TRECHO DE ORIGEM:
============================================================

Judeus famosos de Praga incluem o escritor Franz Kafka (1883-1924) e a ex Secretária de Estado dos EUA Madeleine Albright (1937-), tcheca nascida em Praga e cujo sobrenome de solteira era Korbel. Já Kafka não era propriamente tcheco, mas parte da comunidade judia-germânica falante de alemão que havia em Praga.





Como eu disse no começo: Praga é um passeio pela História, com estilos arquitetônicos vários dos últimos sete séculos.
Você se enfia pelas ruelas do centro histórico e não sabe onde vai sair. Vê um fluxo maior de pessoas e sabe que por ali se chega às ruas principais. Ou toma a direção oposta e se refugia da turba, ficando só você e as históricas pedras.

============================================================

TAREFAS OBRIGATÓRIAS:
1/ Resuma o trecho sobre Praga em duas frases.
2/ No trecho sobre Praga, reescreva a parte que começa em "Judeus famosos de" e termina em "últimos sete séculos.", trocando "escritor" por "autor".

SEÇÃO DO MATERIAL:

============================================================

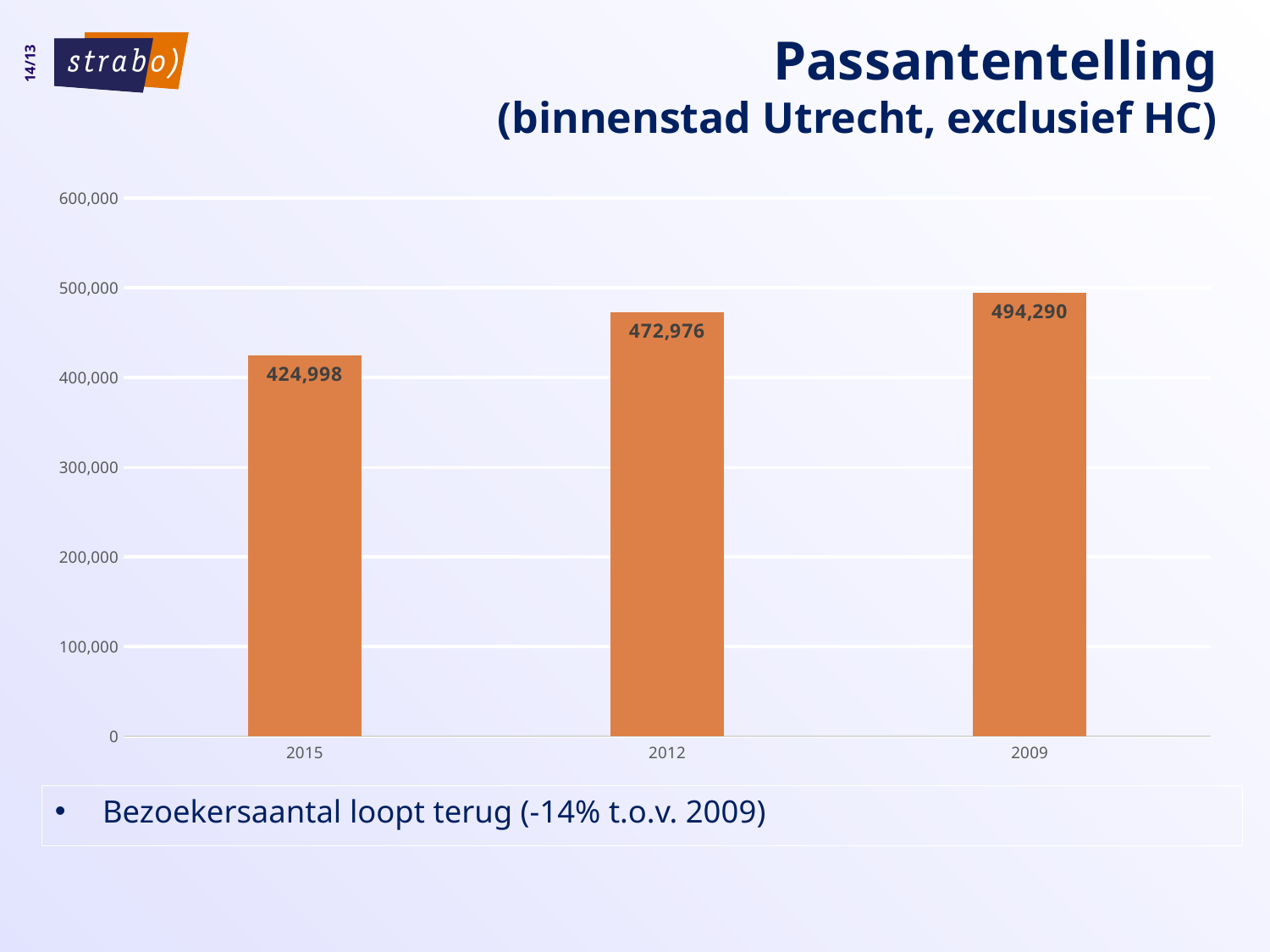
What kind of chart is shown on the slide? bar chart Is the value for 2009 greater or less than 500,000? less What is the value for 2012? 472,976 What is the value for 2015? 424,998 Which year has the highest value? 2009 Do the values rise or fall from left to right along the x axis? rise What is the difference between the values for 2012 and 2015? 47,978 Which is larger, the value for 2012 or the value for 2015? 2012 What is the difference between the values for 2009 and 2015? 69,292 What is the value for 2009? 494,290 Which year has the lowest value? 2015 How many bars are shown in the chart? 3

============================================================

RESPOSTAS POR ITEM:
1/ Entre os judeus famosos de Praga estão o escritor Franz Kafka, que fazia parte da comunidade judia-germânica de língua alemã da cidade, e Madeleine Albright, ex-secretária de Estado dos EUA nascida em Praga. A cidade é apresentada como um passeio pela História, com estilos arquitetônicos dos últimos sete séculos e ruelas no centro histórico onde se pode seguir o fluxo de pessoas até as ruas principais ou fugir da multidão.

2/
Judeus famosos de Praga incluem o autor Franz Kafka (1883-1924) e a ex Secretária de Estado dos EUA Madeleine Albright (1937-), tcheca nascida em Praga e cujo sobrenome de solteira era Korbel. Já Kafka não era propriamente tcheco, mas parte da comunidade judia-germânica falante de alemão que havia em Praga.





Como eu disse no começo: Praga é um passeio pela História, com estilos arquitetônicos vários dos últimos sete séculos.